One of the theories my thesis is based on is called the Monomyth and was developed by Joseph Campbell. Basically, he says that all myths and stories have the same main theme and universal structure. He states that all tales are about becoming an adult (to sum up, assuming responsibility and being selfless).
When Adam and Eve were banished from Paradise and enter history they become matures. They fall from childhood into adulthood. That is universally seen as both a tragedy and a matter of course. Your life is like a story, and sooner or later you will be exiled too.
Sociologists and psychologists say it will be later. Compared to previous generations, ours, or better-said mine, has fewer maturity steps. What do I mean by that? Events that initiate you in the adulthood. For example: enroll in the army (you go there a boy and come back a man, that is what they were saying, which was kind of true), you get married ( that is optional these days, and for some is more like a formality), you have a child (some would rather not, I am one of them, practical matters) etc. The point is that the stages that made you a man, or a woman became optional and no other rituals for adulthood were invented.
You can be forever a child and be like a Peter Pan, a hero in Neverland (and pay attention to this name). Yes, you can stay in paradise and have no responsibility but that will be tragic for you and your family. We as a species don’t like big children. Remeber that time you acted foolishly, now when you think about it don’t you feel like hiding deep in the ground?
You need to become an adult. I have to become an adult.

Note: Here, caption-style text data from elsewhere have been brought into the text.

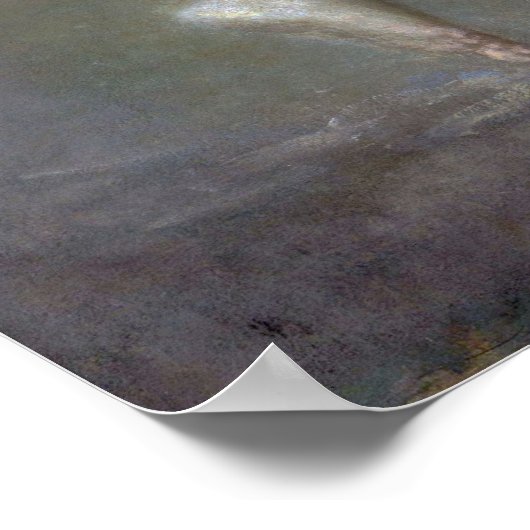 ワット – 希望 ポスター (角)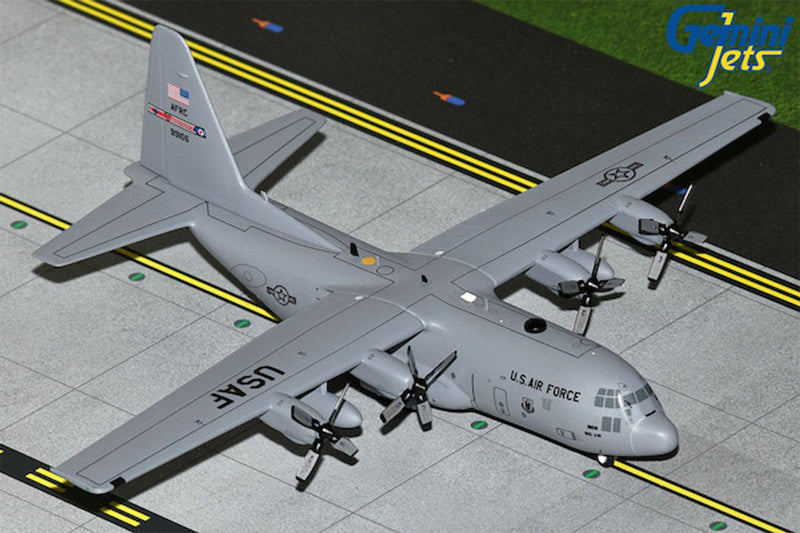 Gemini Jets USAF C-130H Hercules Youngtown ARD Ohio '89-9106' Diecast Scale Model - 1/200 - G2AFO1296
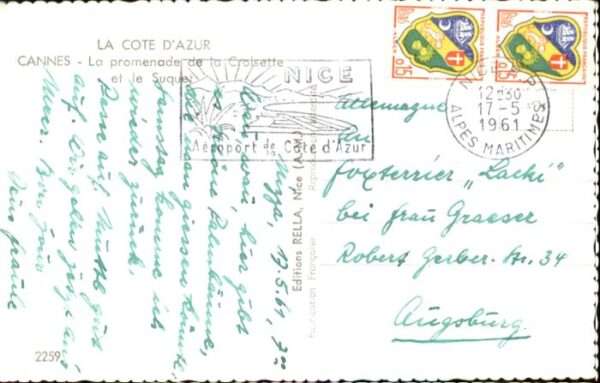 Cannes Alpes-Maritimes Cannes – Bild 2
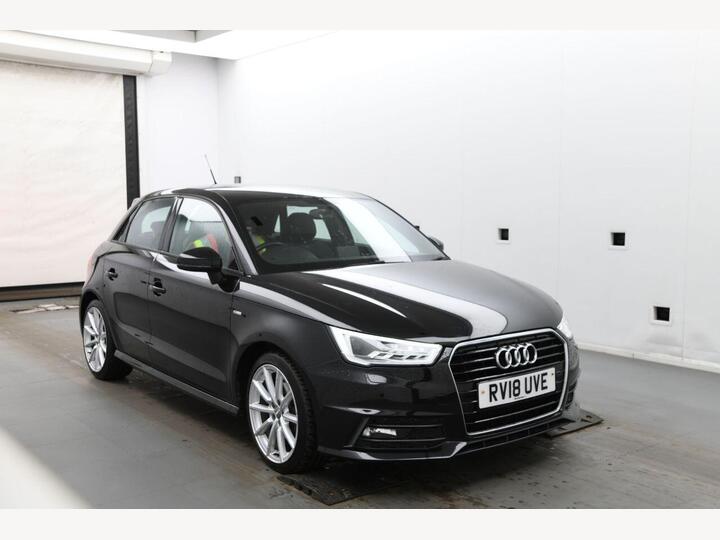 Audi A1 1.4 TFSI S Line Sportback Euro 6 (s/s) 5dr (Nav)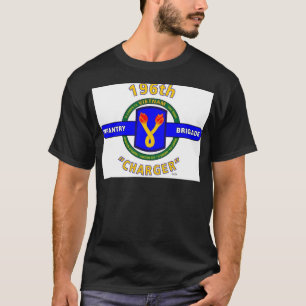 196E INFANTRY BRIGADE "CHARGER" VIETNAM T-SHIRT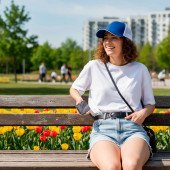 Кепка coFEE New meshfit, колір синій/білий - 4022-4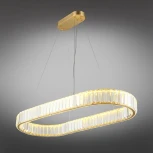 Подвесной светильник Aployt Nicoletta APL.026.03.70 (LED, 220V, на тросе, кольцо)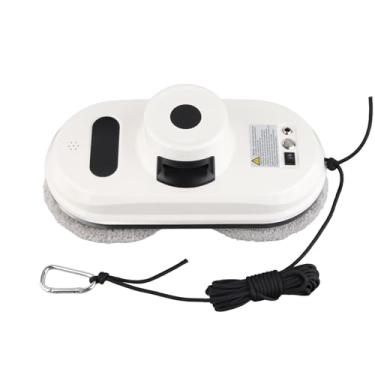 Imagem de YOUTHINK Robô Limpador de Janelas, Máquina Automática de Limpeza de Vidros Eficiente Com Controle Remoto, Projetada para Uso Doméstico Com Recursos Inteligentes e Alta Eficiência de Limpeza (Plugue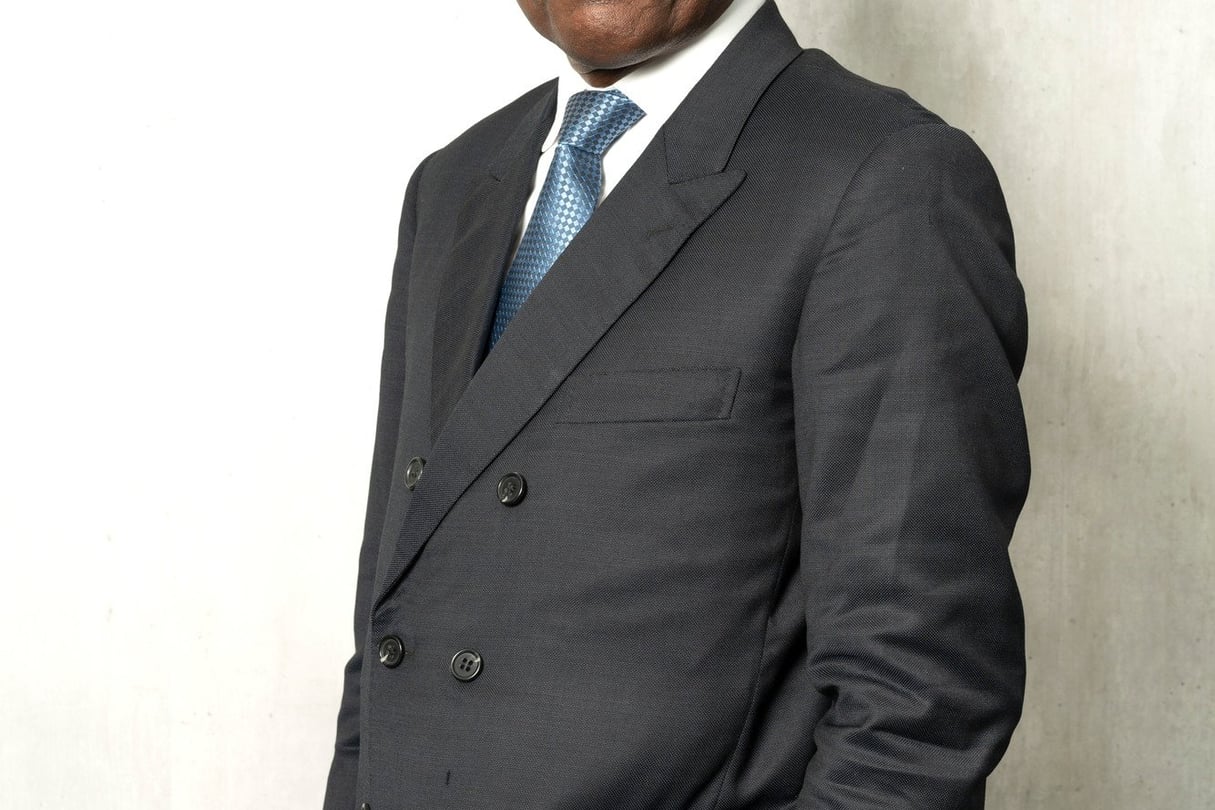 Maurice Kamto dirige un parti, le MRC, le Mouvement pour la renaissance du Cameroun. © Jacques Torregano pour JA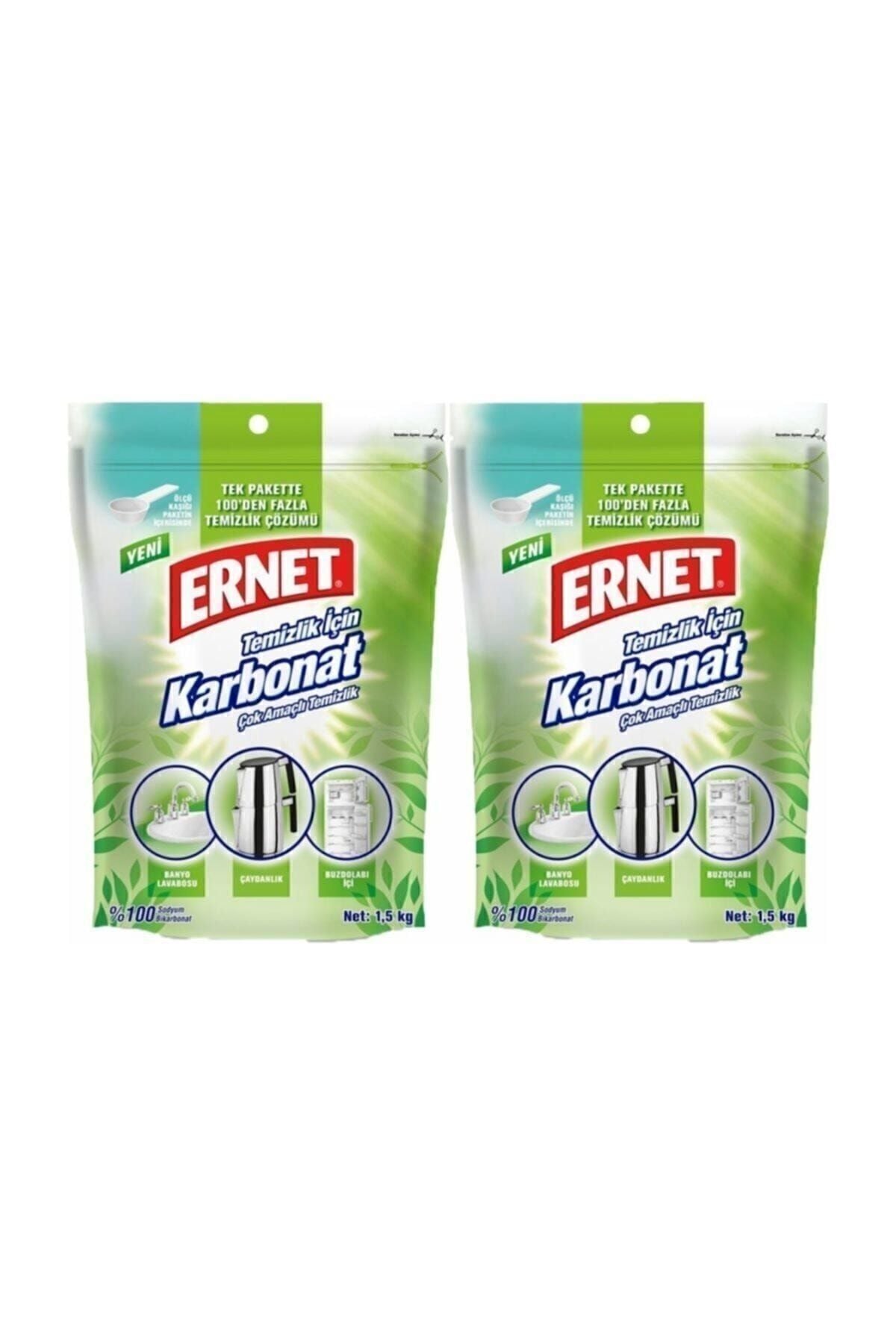 Ernet Temizlik Için Karbonat 1.5 Kg 2'li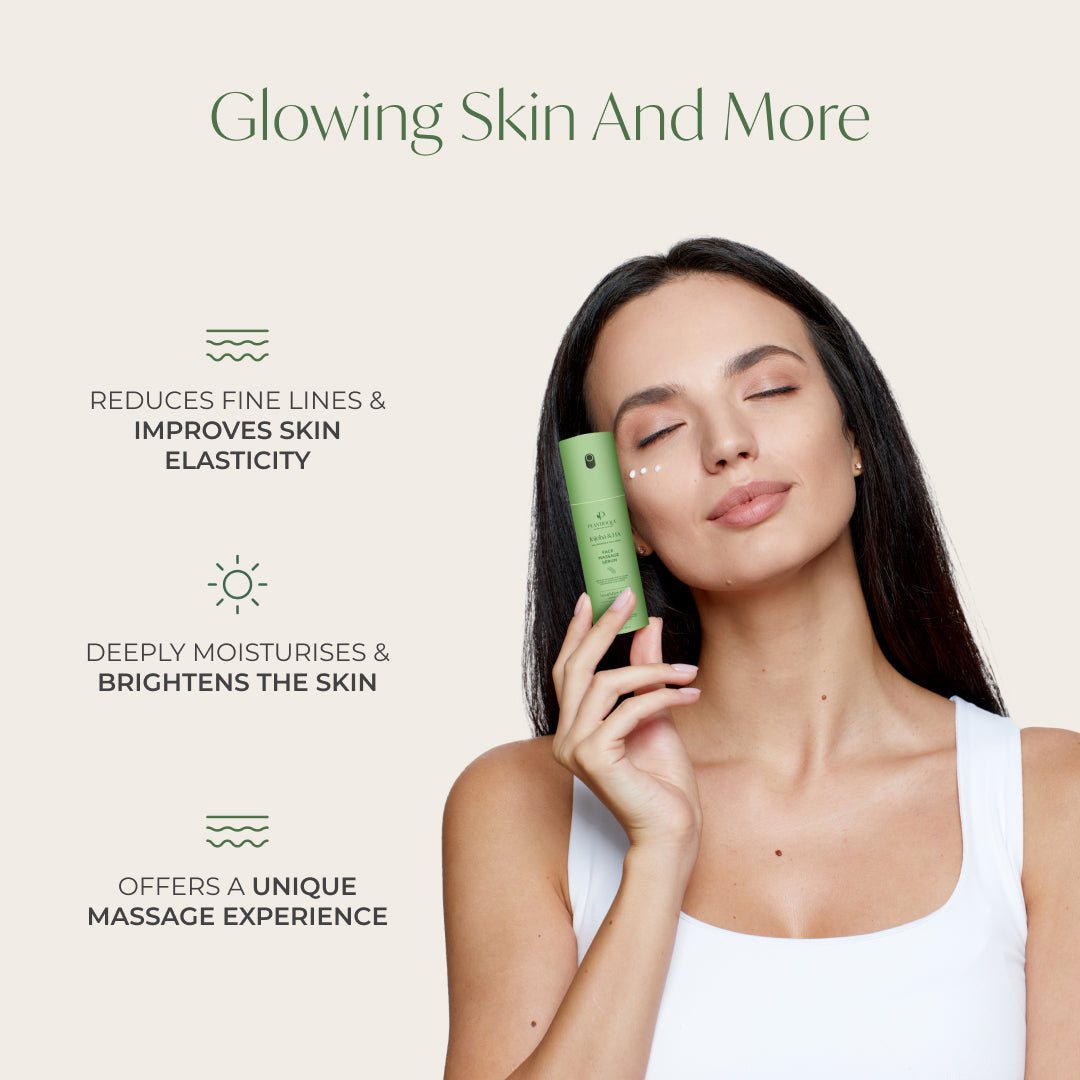 Jojoba Face Massage Serum - Plantifique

I’m in my last year of my Bachelor’s degree. Which means adulthood will hit me in the face in few months. I am partially excited and terrified. I am happy because I think that once I will obtain my diploma I will have all that I need to build the life I desire, which is not driven by hedonist principles. I know I will have to work my ass off, but in a sadomasochistic way, I love it. It gives me meaning. On the other hand, I am afraid I will lose my touch of divinity, I am afraid that due to the routine or ”lack of time” (if you want you can make time), I won’t read enough, I won’t evolve enough. I am afraid I will lose myself or become deaf to my essence. I am terrified of it because 98% of adults I am interacting with did this sacrilege, to lose contact with oneself.